The lines wanted are those from the one containing "RSP GRAVEL ALEX" to the last line of the entries below; output them exactly, leaving out pictures.

============================================================

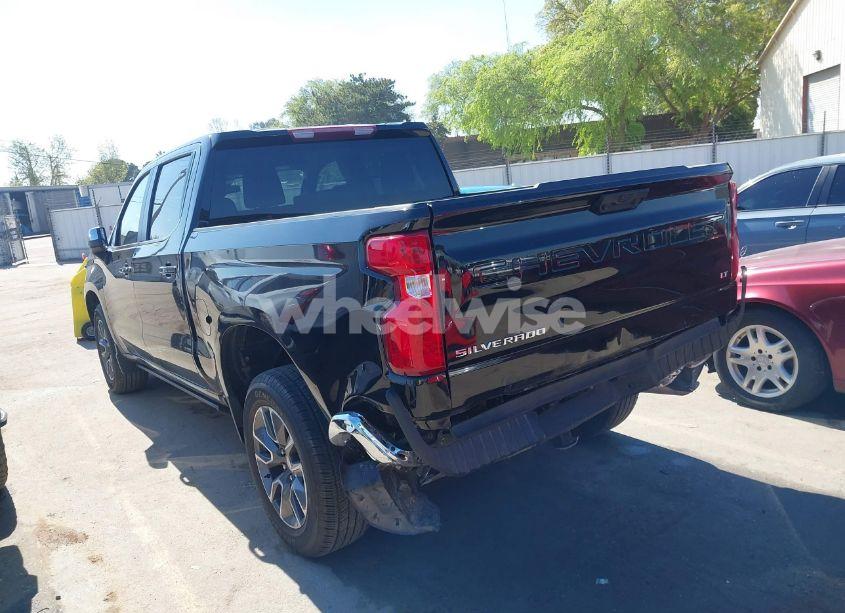 Photo 3 of 2023 Chevrolet Silverado 1500 2WD SHORT BED LT (VIN 1GCPACEK8PZ231340)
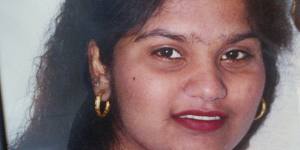 Monika Chetty suffered burns to 80 per cent of her body and was taken to hospital,but died three weeks later.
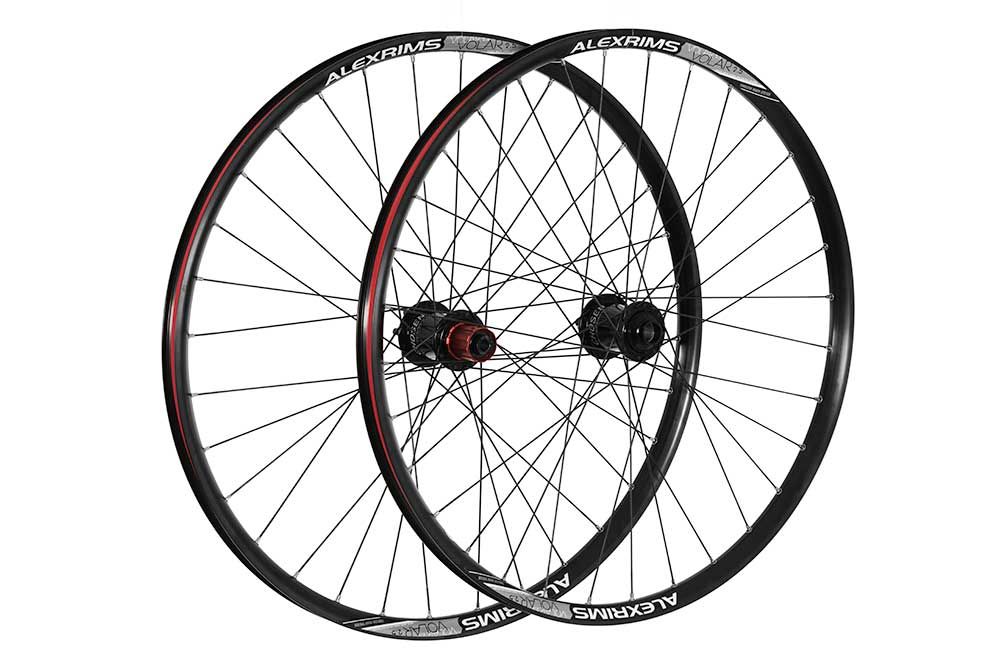 RSP GRAVEL ALEX VOLAR 3.0 / CHOSEN 30 20MM BOLT THRU TLR DISC 27.5 WHEEL - FRONT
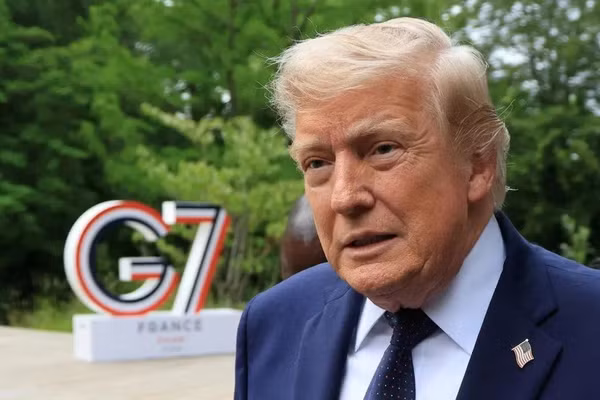 Tổng thống Mỹ Donald Trump.
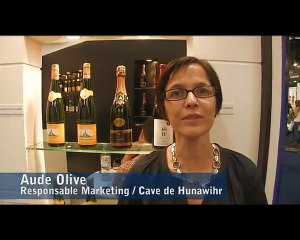 Cave vinicole de Hunawihr à Vinexpo 2011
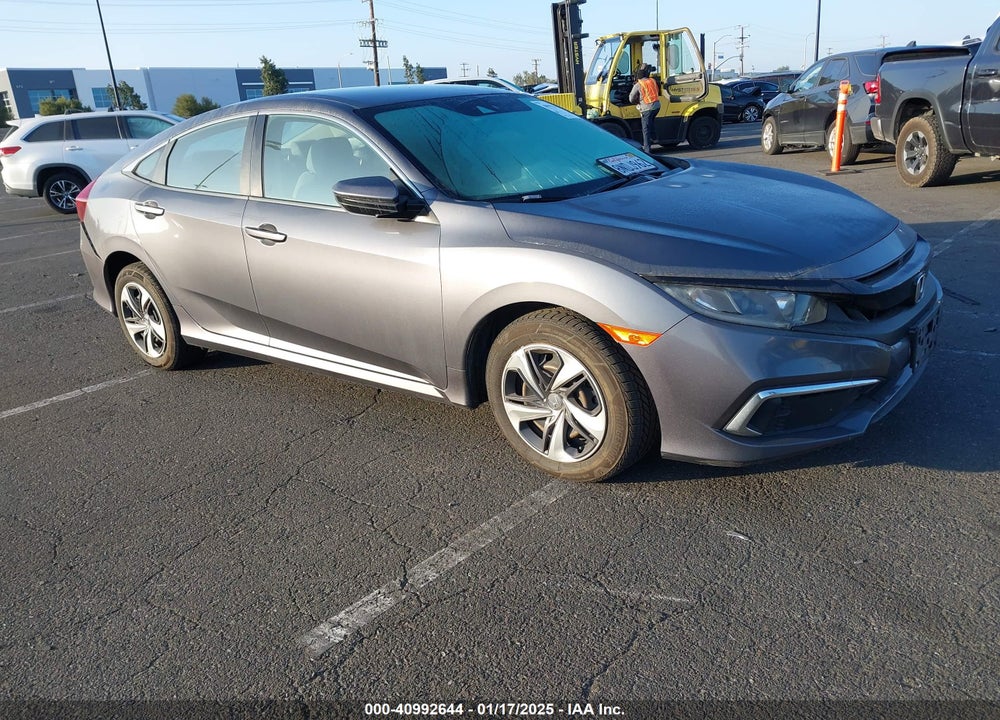 2019 HONDA CIVIC LX VIN: 2HGFC2F69KH589929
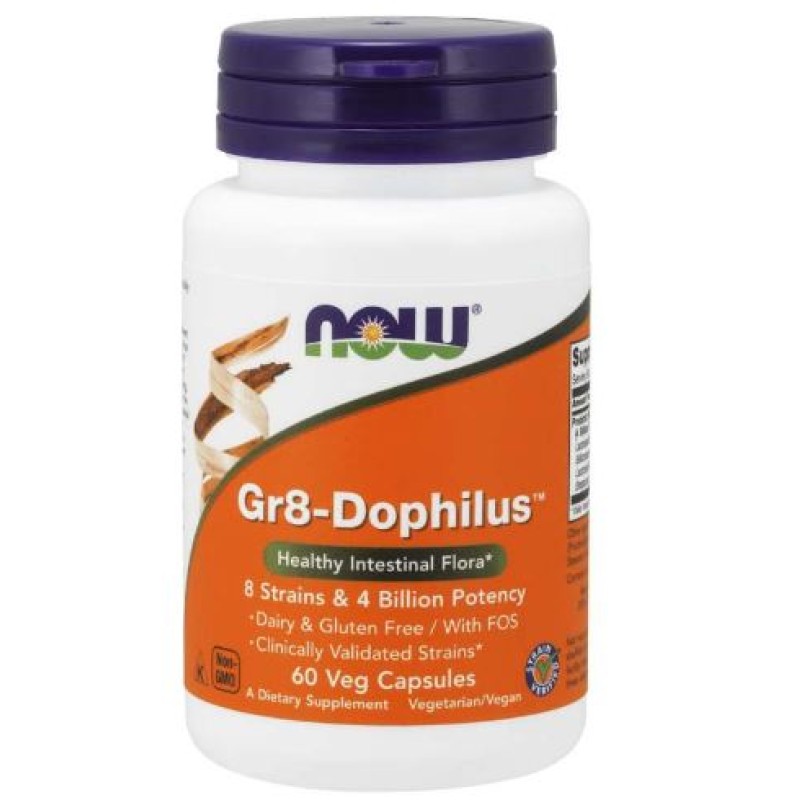 NOW GR8-DOPHILUS CAPS 60'S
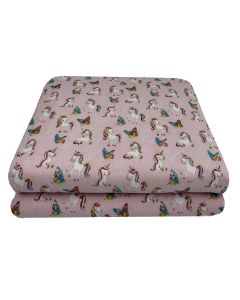 Παιδικό Κουβερλί Μονό (160x240) Fairy Unicorn Astron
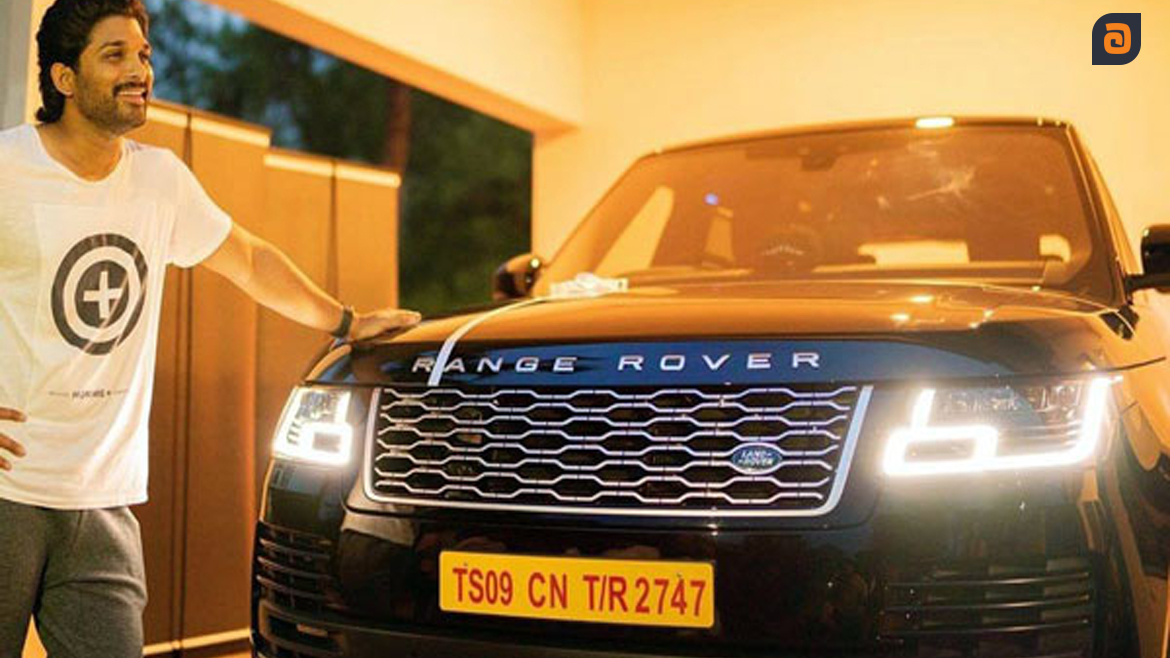 Allu Arjun Modifies his Land Rover Range Rover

============================================================

## Task response
 RSP GRAVEL ALEX VOLAR 3.0 / CHOSEN 30 20MM BOLT THRU TLR DISC 27.5 WHEEL - FRONT
 Tổng thống Mỹ Donald Trump.
 Cave vinicole de Hunawihr à Vinexpo 2011
 2019 HONDA CIVIC LX VIN: 2HGFC2F69KH589929
 NOW GR8-DOPHILUS CAPS 60'S
 Παιδικό Κουβερλί Μονό (160x240) Fairy Unicorn Astron
 Allu Arjun Modifies his Land Rover Range Rover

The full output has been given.